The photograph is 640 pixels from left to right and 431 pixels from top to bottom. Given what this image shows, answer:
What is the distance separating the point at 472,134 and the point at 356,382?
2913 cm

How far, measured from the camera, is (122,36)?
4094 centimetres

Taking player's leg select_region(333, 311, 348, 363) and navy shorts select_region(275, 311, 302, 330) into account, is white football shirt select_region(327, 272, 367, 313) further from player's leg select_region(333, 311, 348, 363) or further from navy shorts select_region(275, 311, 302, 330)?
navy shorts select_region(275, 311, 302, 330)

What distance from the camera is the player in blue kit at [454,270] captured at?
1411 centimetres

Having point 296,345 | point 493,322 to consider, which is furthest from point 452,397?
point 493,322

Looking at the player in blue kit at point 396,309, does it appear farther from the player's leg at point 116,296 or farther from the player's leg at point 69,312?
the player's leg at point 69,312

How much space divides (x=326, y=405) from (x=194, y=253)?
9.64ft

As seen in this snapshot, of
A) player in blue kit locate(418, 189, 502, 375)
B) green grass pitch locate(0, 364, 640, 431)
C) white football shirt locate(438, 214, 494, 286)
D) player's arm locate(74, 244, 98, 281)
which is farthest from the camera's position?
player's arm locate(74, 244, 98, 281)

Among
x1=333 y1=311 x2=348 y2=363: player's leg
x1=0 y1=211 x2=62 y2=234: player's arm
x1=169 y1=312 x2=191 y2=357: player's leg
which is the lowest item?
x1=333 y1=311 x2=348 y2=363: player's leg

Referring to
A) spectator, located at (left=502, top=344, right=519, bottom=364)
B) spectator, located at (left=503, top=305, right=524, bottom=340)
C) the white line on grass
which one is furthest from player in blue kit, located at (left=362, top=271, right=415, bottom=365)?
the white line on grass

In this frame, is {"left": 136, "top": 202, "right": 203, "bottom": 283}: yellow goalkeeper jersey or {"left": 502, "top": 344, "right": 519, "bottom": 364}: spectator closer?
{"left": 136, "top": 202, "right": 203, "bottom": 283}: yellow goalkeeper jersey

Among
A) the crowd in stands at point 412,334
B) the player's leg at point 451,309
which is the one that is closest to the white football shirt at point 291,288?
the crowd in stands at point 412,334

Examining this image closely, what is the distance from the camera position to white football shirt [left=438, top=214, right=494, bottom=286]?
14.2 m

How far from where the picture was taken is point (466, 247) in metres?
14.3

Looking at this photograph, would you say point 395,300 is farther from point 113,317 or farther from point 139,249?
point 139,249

══════════════════════════════

**GIVEN EXERCISE:** Pick out and copy every line in the items above that contains the word "right". Case counts.

**EXPECTED OUTPUT:**
The photograph is 640 pixels from left to right and 431 pixels from top to bottom. Given what this image shows, answer:
A) spectator, located at (left=502, top=344, right=519, bottom=364)
B) spectator, located at (left=503, top=305, right=524, bottom=340)
which one is furthest from player in blue kit, located at (left=362, top=271, right=415, bottom=365)?
In this frame, is {"left": 136, "top": 202, "right": 203, "bottom": 283}: yellow goalkeeper jersey or {"left": 502, "top": 344, "right": 519, "bottom": 364}: spectator closer?
{"left": 136, "top": 202, "right": 203, "bottom": 283}: yellow goalkeeper jersey
Examining this image closely, what is the distance from the camera position to white football shirt [left=438, top=214, right=494, bottom=286]?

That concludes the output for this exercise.